Apple’s move is an attempt to nip in the bud any resistance to its new policy, which has been deeply unpopular with developers worldwide, many of whom offer free apps that make money from ads.
A marketing industry veteran who wished to remain anonymous added: “Apple’s new policy will hurt the advertising industry’s ability to verify their traffic. In China, big and small firms were all testing out the CAID, but Apple’s recent actions will put a stop to these tests.”
The Financial Times has obtained information about the software development kits from five of China’s biggest tech companies, including Baidu, ByteDance, and Tencent, that show they are testing or implementing CAID as a way of identifying users in the future.
ByteDance’s guide recommends developers use its SDK, “Ocean Engine,” to “issue” two new identifiers, CAID1 and CAID2, one based on a user’s IP address and the type of browser and phone; another on a phone’s IMEI — a unique number that identifies a device on a mobile network.
Both new IDs violate Apple’s rules, which state that developers must obtain permission to use “other IDs with a third-party advertising network”.
As a “fallback,” ByteDance also recommends developers use “fingerprinting and probabilistic matching” methods to identify users — another violation.
Tech experts say the fact that Chinese tech companies are creating multiple identification systems suggests that Chinese apps will tweak their submissions in numerous ways to get past Apple’s enforcement.
“The SDKs suggest that [Chinese app developers] are prepared to play that cat-and-mouse game,” said one Western coding expert who asked not to be named.
Singh noted that CAA’s privacy terms, which are publicly available, suggest that a CAID can initially be created on servers hosted by app developers rather than on the device itself. She said this could indicate that developers may try to get their apps approved by Apple by making changes at the server level that are harder to detect.
“If the app is written in such a way that the actual CAID code exists remotely and the parameters are sent off to a server, this could make detection more difficult,” she added.
The efforts to undermine Apple’s new privacy push will put the $2tn tech giant in a bind.
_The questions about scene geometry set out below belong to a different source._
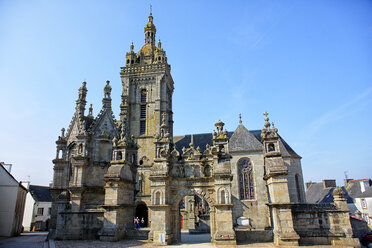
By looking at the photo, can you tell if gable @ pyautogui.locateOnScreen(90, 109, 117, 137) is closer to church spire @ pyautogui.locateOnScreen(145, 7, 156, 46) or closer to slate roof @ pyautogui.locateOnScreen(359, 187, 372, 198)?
church spire @ pyautogui.locateOnScreen(145, 7, 156, 46)

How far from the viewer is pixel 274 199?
46.5 ft

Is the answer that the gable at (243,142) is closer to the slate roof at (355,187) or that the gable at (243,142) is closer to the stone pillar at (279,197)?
the stone pillar at (279,197)

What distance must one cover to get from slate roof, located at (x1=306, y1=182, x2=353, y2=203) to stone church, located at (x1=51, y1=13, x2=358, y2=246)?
33.9 ft

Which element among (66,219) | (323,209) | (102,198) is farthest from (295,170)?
(66,219)

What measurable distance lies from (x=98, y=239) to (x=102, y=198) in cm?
376

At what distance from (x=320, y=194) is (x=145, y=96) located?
1231 inches

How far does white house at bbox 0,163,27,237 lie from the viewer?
22.3 m

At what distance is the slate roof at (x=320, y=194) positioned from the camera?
35.8 m

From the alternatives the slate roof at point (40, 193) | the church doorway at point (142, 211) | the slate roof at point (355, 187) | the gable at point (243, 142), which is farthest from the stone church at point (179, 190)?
the slate roof at point (40, 193)

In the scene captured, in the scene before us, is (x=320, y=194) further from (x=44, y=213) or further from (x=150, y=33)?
(x=44, y=213)

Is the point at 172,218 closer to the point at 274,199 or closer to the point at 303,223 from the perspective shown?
the point at 274,199

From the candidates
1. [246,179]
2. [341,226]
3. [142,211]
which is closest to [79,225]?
[142,211]

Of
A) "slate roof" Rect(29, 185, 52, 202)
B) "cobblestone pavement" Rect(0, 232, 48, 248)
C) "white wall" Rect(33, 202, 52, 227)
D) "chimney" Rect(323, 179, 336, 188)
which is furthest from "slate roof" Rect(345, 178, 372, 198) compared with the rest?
"slate roof" Rect(29, 185, 52, 202)

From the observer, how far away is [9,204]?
22.9 meters
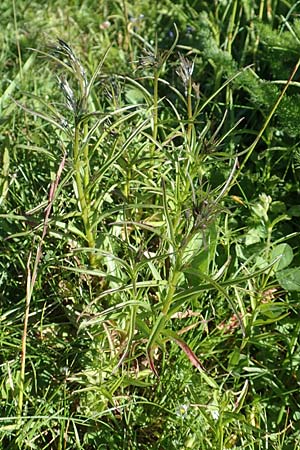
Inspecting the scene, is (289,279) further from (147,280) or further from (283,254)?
(147,280)

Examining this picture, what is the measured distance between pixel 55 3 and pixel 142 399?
184 centimetres

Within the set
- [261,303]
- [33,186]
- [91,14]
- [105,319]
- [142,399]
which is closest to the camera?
[105,319]

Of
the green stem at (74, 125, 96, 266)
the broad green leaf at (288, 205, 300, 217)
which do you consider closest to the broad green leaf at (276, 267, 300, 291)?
the broad green leaf at (288, 205, 300, 217)

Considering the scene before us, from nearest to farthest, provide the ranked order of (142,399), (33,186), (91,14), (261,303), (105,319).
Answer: (105,319) → (142,399) → (261,303) → (33,186) → (91,14)

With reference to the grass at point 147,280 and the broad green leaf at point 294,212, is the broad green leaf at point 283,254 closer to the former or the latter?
the grass at point 147,280

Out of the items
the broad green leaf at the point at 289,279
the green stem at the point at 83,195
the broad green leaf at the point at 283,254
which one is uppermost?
the green stem at the point at 83,195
“Either [Apple] upsets Chinese companies — in some cases government owned or backed — potentially arresting its meteoric growth in China over the past decade and disrupting a core part of its supply chain, or it gives Chinese developers special privilege and opens up that can of worms,” said Alasdair Pressney, director of product strategy at AdColony, a mobile in-app an network and marketplace.
Apple declined to comment.
How does CAID work?
The state-backed China Advertising Association, which led the development of CAID and earns revenues from its use, said it plans to provide “more personalised services” to consumers by collecting and storing personal information including “device start-up time, country, language, device name, system version, physical memory, hard disk, time of last system update, device model, timezone.”
These seemingly trivial data points can, when put together, create a near-unique “fingerprint” of a device.
When an iPhone user installs an app that uses the system, it will collect this data and send it to a central server to create a CAID to identify the user.
If the user then clicks on an ad for another app, and downloads it, that app will also generate a CAID in the same way.
If the two CAIDs match, then the first app can prove to the second that its ad worked, proving that the money spent on advertising was worthwhile.
The CAA says users will be able to opt out of CAID to avoid being tracked, but Apple’s new rules do not allow exceptions to App Tracking Transparency, its framework for any developer that wants to collect data on users.